Deixei Tom Waits passando a ouvir o Ernesto
Deixei Maysa e adotei Sérgio Coelho.
Abandonei Stones, buscando Rui Longo.
E em vez do Max de Castro, o César Ribeiro.
Larguei o Mundo Livre e assumi o Cleiton Pereira.
Na prateleira ficou Cartola e em meus ouvidos ficou minha irmã, Karina.
Preferi Luiz Marcelo a Radiohead.
E Luiz Felipe a João Nogueira.
O som de Arthur Netto vem hoje ao invés de Portishead.
E Cassia Eller substituí por minha mulher, Alê.
Gonzaguinha perdeu o lugar para a Eva.
E Gonzagão para Dona Teresinha.
Tenho buscado o Evandro pra substituir o Maurício Pereira.
E a Karú no lugar do Karnak.
Tenho já a Carolouca no lugar de Noel.
O Tiago Ratinho para Velvet Underground.
E vou buscando a Camilinha no lugar do Chico.
Telma no lugar de James Brown.
Marquinhos no lugar do Led.
Ruth entrou onde havia Drum'n'Bass.
E minha amada mãe no lugar do Robertão.
Tenho ouvido o Meyson no lugar do Lenine.
E a Pitchú no lugar do Moska.
A Helô vem pra o lugar do Sonic Youth.
E o Pedrão pra eu deixar Vinicius.
E quando penso em ouvir Los Hermanos, penso tanto na vida que vou correndo ouvir aquele que é (e suspeito que será por muito e muito tempo) o meu melhor amigo: meu filho Léo.
É um "hit parade" e tanto, escutar as pessoas e sua música.
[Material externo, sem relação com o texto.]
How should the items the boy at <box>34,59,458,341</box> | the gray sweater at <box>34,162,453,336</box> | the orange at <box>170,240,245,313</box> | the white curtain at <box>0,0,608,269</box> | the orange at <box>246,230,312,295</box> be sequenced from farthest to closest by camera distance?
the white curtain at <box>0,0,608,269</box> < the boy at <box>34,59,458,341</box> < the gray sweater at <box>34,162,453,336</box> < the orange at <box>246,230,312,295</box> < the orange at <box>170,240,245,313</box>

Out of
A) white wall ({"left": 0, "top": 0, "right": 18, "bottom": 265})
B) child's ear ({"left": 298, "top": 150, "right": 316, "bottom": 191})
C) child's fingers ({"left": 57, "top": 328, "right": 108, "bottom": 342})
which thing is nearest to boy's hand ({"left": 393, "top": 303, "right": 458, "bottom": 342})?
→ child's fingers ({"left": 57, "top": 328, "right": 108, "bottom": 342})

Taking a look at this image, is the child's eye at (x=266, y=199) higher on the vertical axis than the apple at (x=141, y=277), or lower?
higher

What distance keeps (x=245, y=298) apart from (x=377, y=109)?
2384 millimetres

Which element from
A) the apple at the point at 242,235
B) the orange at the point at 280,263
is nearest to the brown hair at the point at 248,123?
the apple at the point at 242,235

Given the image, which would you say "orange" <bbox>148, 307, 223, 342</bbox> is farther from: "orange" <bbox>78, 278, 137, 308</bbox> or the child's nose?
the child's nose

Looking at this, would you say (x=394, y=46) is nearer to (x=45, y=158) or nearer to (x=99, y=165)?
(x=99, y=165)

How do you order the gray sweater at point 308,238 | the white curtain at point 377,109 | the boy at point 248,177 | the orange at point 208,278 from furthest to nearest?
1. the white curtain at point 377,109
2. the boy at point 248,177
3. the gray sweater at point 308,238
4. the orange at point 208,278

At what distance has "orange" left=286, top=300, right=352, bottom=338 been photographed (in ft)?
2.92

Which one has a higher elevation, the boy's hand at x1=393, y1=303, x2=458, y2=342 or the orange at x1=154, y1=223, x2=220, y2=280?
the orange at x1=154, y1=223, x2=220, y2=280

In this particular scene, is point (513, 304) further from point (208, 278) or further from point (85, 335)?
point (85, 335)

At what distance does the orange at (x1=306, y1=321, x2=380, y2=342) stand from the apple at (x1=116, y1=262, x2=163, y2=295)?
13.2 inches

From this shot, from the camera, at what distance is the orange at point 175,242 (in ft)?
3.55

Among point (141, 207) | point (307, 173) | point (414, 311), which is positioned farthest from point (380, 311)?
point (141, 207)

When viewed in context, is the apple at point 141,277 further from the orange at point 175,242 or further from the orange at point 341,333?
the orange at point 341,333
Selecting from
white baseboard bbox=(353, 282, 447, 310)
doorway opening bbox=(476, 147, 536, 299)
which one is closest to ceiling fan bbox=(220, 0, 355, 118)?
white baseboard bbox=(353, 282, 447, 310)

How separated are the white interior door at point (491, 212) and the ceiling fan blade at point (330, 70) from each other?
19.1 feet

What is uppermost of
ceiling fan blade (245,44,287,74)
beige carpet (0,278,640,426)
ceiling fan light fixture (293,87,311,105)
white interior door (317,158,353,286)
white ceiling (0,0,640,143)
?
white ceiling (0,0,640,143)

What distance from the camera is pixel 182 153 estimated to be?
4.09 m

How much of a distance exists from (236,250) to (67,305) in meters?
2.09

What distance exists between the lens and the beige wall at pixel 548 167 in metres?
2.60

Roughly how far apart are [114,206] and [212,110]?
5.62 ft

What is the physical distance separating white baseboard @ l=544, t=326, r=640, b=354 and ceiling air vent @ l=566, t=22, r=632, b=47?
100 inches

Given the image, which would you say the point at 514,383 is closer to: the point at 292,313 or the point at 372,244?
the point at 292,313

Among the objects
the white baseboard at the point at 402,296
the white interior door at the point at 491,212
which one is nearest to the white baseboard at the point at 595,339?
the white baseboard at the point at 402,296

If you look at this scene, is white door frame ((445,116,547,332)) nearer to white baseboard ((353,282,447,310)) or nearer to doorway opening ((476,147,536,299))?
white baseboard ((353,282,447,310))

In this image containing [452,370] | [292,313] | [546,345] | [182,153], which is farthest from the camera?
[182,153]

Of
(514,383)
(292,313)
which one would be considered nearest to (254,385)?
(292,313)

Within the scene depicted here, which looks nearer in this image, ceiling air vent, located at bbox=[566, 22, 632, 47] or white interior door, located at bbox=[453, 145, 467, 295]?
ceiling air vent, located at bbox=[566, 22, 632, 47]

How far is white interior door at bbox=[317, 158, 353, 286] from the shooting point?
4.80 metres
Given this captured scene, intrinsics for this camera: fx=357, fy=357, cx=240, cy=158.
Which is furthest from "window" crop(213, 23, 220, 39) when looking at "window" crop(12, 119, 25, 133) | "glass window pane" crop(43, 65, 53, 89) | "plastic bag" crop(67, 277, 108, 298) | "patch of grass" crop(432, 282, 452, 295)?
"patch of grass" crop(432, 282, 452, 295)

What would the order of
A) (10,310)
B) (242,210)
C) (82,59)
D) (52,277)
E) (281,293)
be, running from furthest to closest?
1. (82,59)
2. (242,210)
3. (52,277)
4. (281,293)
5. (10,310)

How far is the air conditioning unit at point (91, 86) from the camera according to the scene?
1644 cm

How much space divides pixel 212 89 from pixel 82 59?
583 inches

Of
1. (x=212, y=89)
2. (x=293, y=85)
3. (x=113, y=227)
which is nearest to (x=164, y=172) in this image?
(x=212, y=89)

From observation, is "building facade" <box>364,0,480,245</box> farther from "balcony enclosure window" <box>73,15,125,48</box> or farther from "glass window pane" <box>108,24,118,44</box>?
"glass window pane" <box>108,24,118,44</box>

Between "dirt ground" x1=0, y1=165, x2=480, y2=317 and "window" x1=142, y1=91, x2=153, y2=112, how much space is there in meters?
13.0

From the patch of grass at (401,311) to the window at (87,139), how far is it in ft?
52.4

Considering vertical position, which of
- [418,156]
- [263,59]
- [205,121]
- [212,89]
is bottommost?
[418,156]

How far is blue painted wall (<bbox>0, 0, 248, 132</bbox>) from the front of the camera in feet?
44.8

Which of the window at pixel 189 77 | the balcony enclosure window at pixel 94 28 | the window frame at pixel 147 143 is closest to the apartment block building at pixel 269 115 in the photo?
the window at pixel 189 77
Estou iniciando esse exercício-descoberta e a única coisa que sei por agora é que ouvi-los, ouvi-los de verdade com os ouvidos e a alma, tem sido realmente difícil. São muitas verdades que vêm à tona, são muitos e muito fortes os sentimentos que tenho por eles. E essa música é complexa, generosa, sábia e, na maioria das vezes, de difícil acesso. Assim, eu os vou escutando e acostumando meus ouvidos para novas canções.